By Devika Krishna Kumar
NEW YORK (Reuters) – Oil prices were little changed on Monday as Russia said an OPEC-led producer group may consider easing output cuts next year, offsetting support from some investor optimism that an initial U.S.-China trade deal would be signed soon.
Brent crude <LCOc1> settled up 25 cents, or 0.4%, at $66.39 after a day of thin trading ahead of the Christmas holiday. West Texas Intermediate <CLc1> ended the session up 8 cents, or 0.1%, at $60.52 a barrel.
The Organization of the Petroleum Exporting Countries and other top producing nations led by Russia agreed this month to extend and deepen output cuts in the first quarter of 2020.
However, Russian Energy Minister Alexander Novak said on Monday that the group, known as OPEC+, may consider easing the output restrictions at its meeting in March.

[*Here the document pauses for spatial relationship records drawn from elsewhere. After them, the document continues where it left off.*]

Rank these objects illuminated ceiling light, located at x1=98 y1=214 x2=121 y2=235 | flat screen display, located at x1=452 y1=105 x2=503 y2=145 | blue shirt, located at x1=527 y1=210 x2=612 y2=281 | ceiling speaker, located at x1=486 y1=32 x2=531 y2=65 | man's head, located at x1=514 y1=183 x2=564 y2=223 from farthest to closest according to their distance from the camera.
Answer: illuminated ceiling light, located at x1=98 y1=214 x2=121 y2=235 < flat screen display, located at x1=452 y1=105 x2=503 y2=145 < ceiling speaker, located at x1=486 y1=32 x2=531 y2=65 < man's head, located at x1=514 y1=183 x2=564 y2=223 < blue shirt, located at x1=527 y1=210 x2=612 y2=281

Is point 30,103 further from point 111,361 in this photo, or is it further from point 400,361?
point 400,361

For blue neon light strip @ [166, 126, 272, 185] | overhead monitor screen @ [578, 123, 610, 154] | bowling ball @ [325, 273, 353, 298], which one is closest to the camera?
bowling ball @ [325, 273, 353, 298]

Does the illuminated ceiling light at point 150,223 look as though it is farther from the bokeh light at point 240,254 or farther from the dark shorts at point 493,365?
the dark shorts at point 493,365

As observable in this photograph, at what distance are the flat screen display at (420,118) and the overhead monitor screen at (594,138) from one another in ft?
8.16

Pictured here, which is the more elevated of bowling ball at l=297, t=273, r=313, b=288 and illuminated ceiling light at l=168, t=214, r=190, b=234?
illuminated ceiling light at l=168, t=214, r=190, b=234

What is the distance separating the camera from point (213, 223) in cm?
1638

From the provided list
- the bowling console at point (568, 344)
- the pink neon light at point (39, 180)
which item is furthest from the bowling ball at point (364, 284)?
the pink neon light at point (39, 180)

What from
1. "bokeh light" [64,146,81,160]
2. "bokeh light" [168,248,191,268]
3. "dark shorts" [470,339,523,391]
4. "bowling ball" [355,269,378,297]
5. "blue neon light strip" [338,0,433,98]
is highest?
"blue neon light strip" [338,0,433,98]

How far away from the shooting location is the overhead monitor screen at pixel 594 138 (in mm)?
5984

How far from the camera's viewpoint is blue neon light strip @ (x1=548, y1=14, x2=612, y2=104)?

“We can consider any options, including gradual easing of quotas, including continuation of the deal,” Novak told Russia’s RBC TV in an interview recorded last week, adding that Russia’s oil output was set to hit a record high this year.
Non-OPEC global supply is expected to rise next year due to higher output from countries including the United States, Brazil, Norway and Guyana, which became an oil producer last week.
Another source of more oil could emerge in the coming months after Kuwait indicated that a longstanding dispute over the “Neutral Zone” on its border with Saudi Arabia will be resolved by the end of 2019.
Production at two large oil fields in the Neutral Zone was halted more than three years ago, cutting output by some 500,000 barrels per day.
“Oil prices remained soft after Friday’s drop that stemmed from the Saudi Arabia and Kuwait deal to resume production along their border … The short-squeeze on oil may be running out of steam but if WTI and Brent prices can hold $60 and $65 respectively, we could see prices remain supported going into the first few weeks of January,” said Edward Moya, senior market analyst at OANDA in New York.
Oil prices have risen since the United States and China agreed on a so-called Phase 1 trade deal earlier this month following months of tit-for-tat negotiations that unsettled markets. President Donald Trump said on Saturday the United States and China would “very shortly” sign the pact.
Under the pact, the United States is expected to agree to reduce some tariffs in return for a big increase in purchases of U.S. agricultural products by Chinese importers.
Data showing that U.S. energy companies added the most oil rigs last week since February 2018, primarily in the Permian shale basin, also put pressure on prices.